*EXERCÍCIO PROPOSTO 1:*
Informe quantas linhas da listagem a seguir contêm a palavra "Find", diferenciando maiúsculas de minúsculas. Responda somente com o número.

Residências e Movimento Estudantis

            O movimento estudantil geral (ME) sempre teve uma ligação muito forte com as moradias estudantis. Primeiro, pela própria origem das moradias. As primeiras moradias de que se tem notícia no Brasil foram as famosas “Repúblicas”, denotadamente as de Ouro Preto/MG. Quando no período imperial brasileiro, no século XIX, grupos de estudantes com ideais republicanos se juntaram e foram morar em casarões e sobrados. O próprio surgimento, portanto, dessas “repúblicas” já foi, em si, uma ação política. E porque não dizer: uma ação do movimento estudantil, contra o regime imperial.
            Segundo, o próprio surgimento da União Nacional dos Estudantes (UNE), denota essa ligação: Casas – ME. Foi no final dos anos 30 uma moradia estudantil que percebeu a necessidade de organização política dos estudantes nacionalmente. A Casa do Estudante do Brasil, no Rio de Janeiro então Distrito Federal, convoca o 1º Conselho Nacional de Estudantes, e nesse evento se funda a UNE, em 1937.

*LISTAGEM APRESENTADA:*
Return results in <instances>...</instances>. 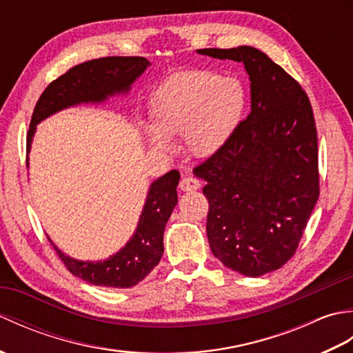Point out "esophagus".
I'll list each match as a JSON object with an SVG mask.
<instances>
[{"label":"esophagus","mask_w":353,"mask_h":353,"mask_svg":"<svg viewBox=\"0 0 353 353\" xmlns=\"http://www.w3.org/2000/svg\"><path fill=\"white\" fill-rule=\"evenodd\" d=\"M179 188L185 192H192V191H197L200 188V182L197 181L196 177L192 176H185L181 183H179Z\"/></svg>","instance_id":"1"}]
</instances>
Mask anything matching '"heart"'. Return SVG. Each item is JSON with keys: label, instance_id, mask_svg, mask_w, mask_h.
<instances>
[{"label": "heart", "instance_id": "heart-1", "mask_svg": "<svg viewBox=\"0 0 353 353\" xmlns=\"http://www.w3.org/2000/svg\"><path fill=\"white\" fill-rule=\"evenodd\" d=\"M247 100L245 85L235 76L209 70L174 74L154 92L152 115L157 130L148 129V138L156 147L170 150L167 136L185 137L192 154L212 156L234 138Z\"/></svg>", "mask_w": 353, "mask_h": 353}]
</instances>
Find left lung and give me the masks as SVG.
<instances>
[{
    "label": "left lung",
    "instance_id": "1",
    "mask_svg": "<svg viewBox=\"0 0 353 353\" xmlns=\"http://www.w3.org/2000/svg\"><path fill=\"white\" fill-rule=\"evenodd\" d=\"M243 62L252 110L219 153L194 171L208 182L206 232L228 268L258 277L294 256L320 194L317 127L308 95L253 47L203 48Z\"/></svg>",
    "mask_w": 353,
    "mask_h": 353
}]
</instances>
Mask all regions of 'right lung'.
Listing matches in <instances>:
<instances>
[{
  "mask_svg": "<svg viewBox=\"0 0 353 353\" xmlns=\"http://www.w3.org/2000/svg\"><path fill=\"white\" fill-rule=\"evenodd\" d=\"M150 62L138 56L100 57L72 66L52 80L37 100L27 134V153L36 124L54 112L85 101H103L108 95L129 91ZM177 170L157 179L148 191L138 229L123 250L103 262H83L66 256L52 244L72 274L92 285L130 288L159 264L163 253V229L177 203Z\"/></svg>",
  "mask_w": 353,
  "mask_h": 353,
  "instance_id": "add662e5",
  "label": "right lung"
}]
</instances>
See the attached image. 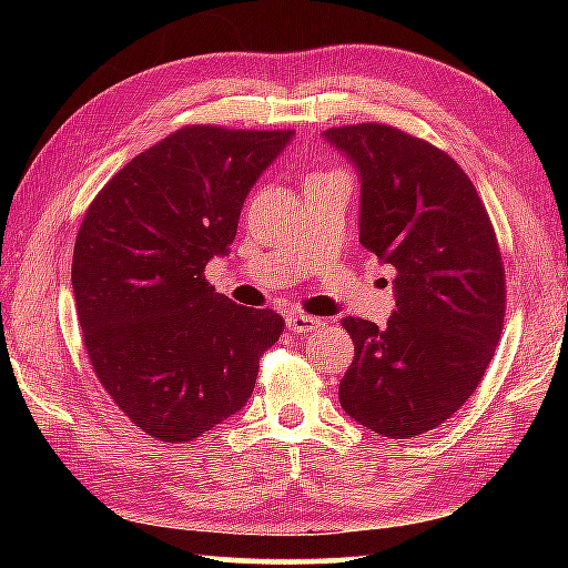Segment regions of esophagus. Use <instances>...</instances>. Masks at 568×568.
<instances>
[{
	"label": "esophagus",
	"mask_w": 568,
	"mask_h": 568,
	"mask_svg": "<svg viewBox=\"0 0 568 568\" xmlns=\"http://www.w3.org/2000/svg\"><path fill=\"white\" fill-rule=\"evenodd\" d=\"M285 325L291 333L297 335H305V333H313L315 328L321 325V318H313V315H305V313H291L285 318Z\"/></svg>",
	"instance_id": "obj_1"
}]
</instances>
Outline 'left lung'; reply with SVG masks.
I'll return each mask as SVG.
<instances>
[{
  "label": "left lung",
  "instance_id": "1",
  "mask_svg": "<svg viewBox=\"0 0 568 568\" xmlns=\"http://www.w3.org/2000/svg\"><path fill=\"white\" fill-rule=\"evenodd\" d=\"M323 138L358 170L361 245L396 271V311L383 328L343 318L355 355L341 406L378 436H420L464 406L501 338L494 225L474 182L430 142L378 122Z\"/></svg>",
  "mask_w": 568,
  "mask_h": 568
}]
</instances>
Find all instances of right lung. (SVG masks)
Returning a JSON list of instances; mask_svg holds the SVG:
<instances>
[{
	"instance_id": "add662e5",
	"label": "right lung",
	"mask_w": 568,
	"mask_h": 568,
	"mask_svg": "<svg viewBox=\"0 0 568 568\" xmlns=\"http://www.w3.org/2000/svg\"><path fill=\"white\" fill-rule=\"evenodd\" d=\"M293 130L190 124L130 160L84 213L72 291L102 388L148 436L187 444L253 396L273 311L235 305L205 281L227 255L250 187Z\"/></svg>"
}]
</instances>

*EXERCÍCIO PROPOSTO 2:*
Transcreva na íntegra, sem qualquer alteração, o texto acima sobre residências e movimento estudantil.

*RESULTADO CORRETO 1:*
2

*RESULTADO CORRETO 2:*
Residências e Movimento Estudantis

            O movimento estudantil geral (ME) sempre teve uma ligação muito forte com as moradias estudantis. Primeiro, pela própria origem das moradias. As primeiras moradias de que se tem notícia no Brasil foram as famosas “Repúblicas”, denotadamente as de Ouro Preto/MG. Quando no período imperial brasileiro, no século XIX, grupos de estudantes com ideais republicanos se juntaram e foram morar em casarões e sobrados. O próprio surgimento, portanto, dessas “repúblicas” já foi, em si, uma ação política. E porque não dizer: uma ação do movimento estudantil, contra o regime imperial.
            Segundo, o próprio surgimento da União Nacional dos Estudantes (UNE), denota essa ligação: Casas – ME. Foi no final dos anos 30 uma moradia estudantil que percebeu a necessidade de organização política dos estudantes nacionalmente. A Casa do Estudante do Brasil, no Rio de Janeiro então Distrito Federal, convoca o 1º Conselho Nacional de Estudantes, e nesse evento se funda a UNE, em 1937.